— start Text block —

22 January 2018Jonathan Faurie

From tomorrow, the worlds eyes will once again turn towards that small town in Switzerland called Davos where the World Economic Forum (WEF) will be holding their annual meeting.

The focus of the meeting promises to be very interesting indeed. While the main focus at last year’s conference was the Fourth Industrial Revolution, there is no doubt that the focus this year will be on political populism and its effects on world markets. 

We have Trump in the White House, Great Britain leaving the European Union, a Zimbabwe coup, and the continued fall from grace of President Jacob Zuma. 

FAnews spoke to Mary Vilakazi, Deputy Chief Executive Officer at MMI Holdings, to find out what some of the important focal points from a South African perspective will be. 

Nation building

After the birth of democracy, we experienced a honeymoon rainbow nation phase where reconciliation and nation building were national priorities. 

After this, we entered a period of clarity where the glaring inequality demanded addressing. “Our country developed the National Development Plan that laid out a vision for partnerships in building a developmental state within a socially just market system. It came complete with solutions, proposals and actions for a phased implementation,” said Vilakazi. 

After some incremental progress in addressing our nation’s triple challenge of poverty, unemployment and inequality, we now realise the full scale of the problem – at a time when our economy is almost stagnating, with real GDP up by 0,8% year-on-year in the third quarter of 2017. 

It is almost certain that the South African delegation going to Davos will be attending the meeting hoping to find a key to unlock growth. South Africa is the continent’s second biggest economy and has the infrastructure for international investment. We need to transform this investment from a trickle into a stream.

— end Text block —

• _Objectives_
• a. In the article on the Davos meeting, revise the part that opens with the words containing "The focus of" and closes with "President Jacob Zuma.", putting "the United Kingdom" in place of "Great Britain".
• b. According to the article on the Davos meeting, what position does Mary Vilakazi hold?

— start Data lines —

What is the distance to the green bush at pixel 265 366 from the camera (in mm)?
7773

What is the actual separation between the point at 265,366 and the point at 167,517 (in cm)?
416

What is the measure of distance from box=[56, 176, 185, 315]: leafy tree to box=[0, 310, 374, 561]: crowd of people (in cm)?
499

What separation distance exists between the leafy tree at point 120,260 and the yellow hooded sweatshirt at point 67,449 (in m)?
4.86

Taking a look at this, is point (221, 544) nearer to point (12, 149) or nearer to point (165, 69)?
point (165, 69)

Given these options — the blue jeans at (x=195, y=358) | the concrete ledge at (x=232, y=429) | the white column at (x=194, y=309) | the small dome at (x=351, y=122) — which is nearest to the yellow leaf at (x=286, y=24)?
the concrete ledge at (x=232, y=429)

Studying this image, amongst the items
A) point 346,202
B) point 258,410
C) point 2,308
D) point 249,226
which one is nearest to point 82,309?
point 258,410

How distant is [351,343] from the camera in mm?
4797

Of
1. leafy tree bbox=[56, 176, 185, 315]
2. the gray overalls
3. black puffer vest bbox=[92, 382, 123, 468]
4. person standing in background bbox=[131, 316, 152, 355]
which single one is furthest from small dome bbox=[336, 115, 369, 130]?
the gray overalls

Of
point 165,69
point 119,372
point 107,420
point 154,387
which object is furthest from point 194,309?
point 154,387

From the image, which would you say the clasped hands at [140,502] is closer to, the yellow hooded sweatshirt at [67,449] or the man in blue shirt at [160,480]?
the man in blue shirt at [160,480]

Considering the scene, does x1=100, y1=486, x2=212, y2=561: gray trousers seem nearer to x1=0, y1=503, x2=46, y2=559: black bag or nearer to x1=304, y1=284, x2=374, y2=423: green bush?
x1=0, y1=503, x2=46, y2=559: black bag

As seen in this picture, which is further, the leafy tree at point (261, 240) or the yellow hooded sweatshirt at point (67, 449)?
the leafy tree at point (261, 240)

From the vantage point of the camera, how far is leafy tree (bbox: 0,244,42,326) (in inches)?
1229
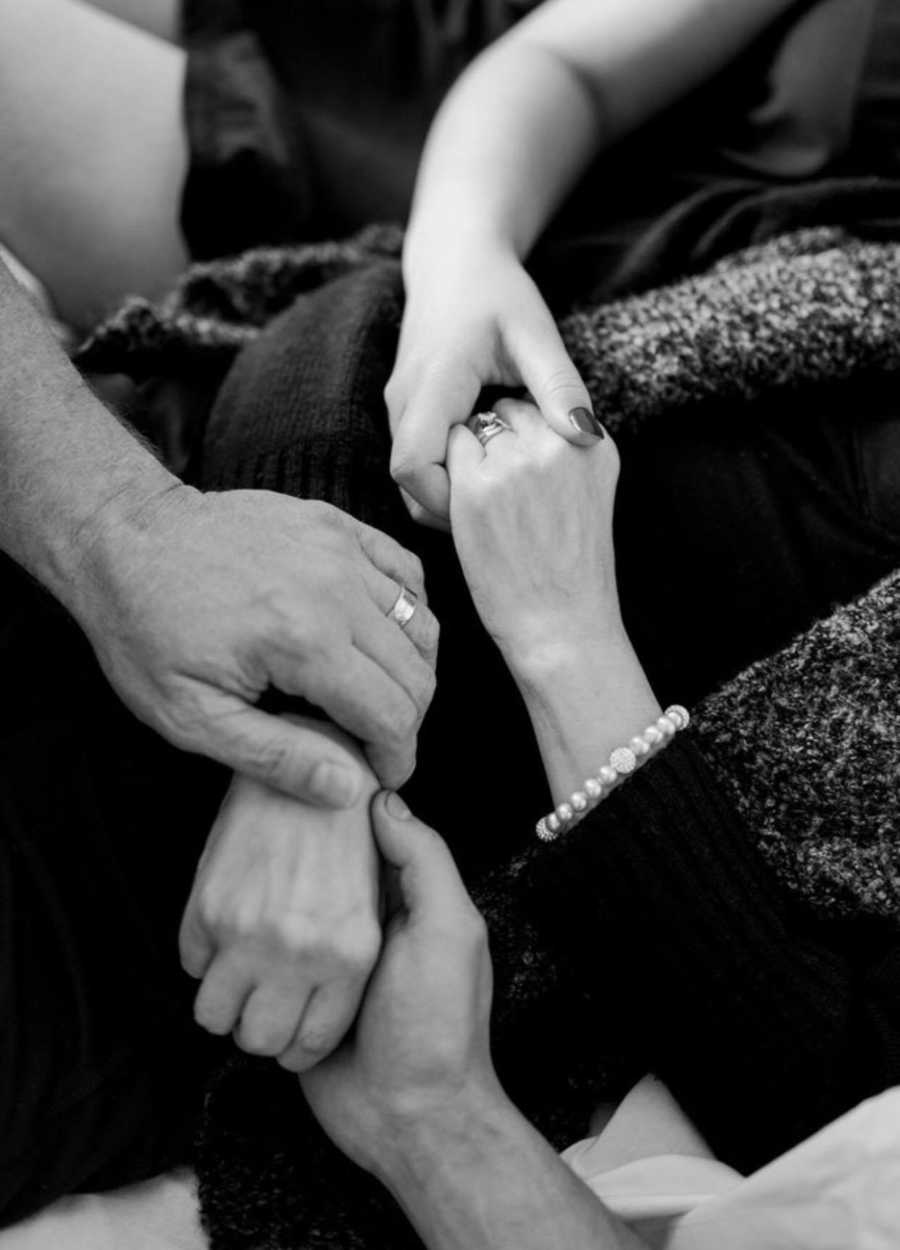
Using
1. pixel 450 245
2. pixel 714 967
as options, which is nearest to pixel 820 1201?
pixel 714 967

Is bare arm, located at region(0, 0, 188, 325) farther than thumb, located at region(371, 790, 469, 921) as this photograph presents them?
Yes

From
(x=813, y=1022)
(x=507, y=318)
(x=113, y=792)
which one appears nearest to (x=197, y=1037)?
(x=113, y=792)

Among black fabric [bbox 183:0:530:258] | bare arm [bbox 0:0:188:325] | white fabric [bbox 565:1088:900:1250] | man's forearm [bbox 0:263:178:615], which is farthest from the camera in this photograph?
black fabric [bbox 183:0:530:258]

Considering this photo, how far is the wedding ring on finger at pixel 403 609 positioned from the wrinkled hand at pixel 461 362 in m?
0.12

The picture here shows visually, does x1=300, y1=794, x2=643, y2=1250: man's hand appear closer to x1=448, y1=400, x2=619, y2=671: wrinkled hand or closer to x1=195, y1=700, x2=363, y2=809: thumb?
x1=195, y1=700, x2=363, y2=809: thumb

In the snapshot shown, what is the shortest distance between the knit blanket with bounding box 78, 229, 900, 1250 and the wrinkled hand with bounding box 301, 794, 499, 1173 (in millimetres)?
115

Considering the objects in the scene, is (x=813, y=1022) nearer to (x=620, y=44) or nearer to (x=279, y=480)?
(x=279, y=480)

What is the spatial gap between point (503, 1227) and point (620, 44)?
982mm

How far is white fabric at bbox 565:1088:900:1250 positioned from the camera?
62cm

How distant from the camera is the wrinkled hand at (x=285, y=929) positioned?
2.25ft

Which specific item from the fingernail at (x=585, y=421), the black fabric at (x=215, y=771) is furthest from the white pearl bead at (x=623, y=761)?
the fingernail at (x=585, y=421)

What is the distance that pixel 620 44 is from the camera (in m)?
1.09

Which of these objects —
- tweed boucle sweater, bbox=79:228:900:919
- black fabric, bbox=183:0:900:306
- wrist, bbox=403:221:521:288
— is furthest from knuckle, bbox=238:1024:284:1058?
black fabric, bbox=183:0:900:306

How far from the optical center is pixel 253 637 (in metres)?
0.69
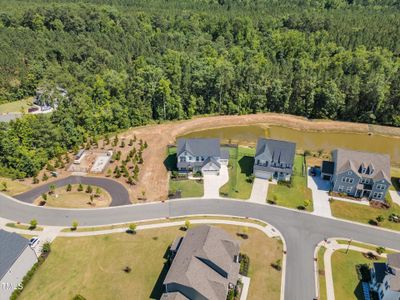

— end Data lines —

• _Replies_
• a.
The focus of the meeting promises to be very interesting indeed. While the main focus at last year’s conference was the Fourth Industrial Revolution, there is no doubt that the focus this year will be on political populism and its effects on world markets. 

We have Trump in the White House, the United Kingdom leaving the European Union, a Zimbabwe coup, and the continued fall from grace of President Jacob Zuma.

• b. She is Deputy Chief Executive Officer at MMI Holdings.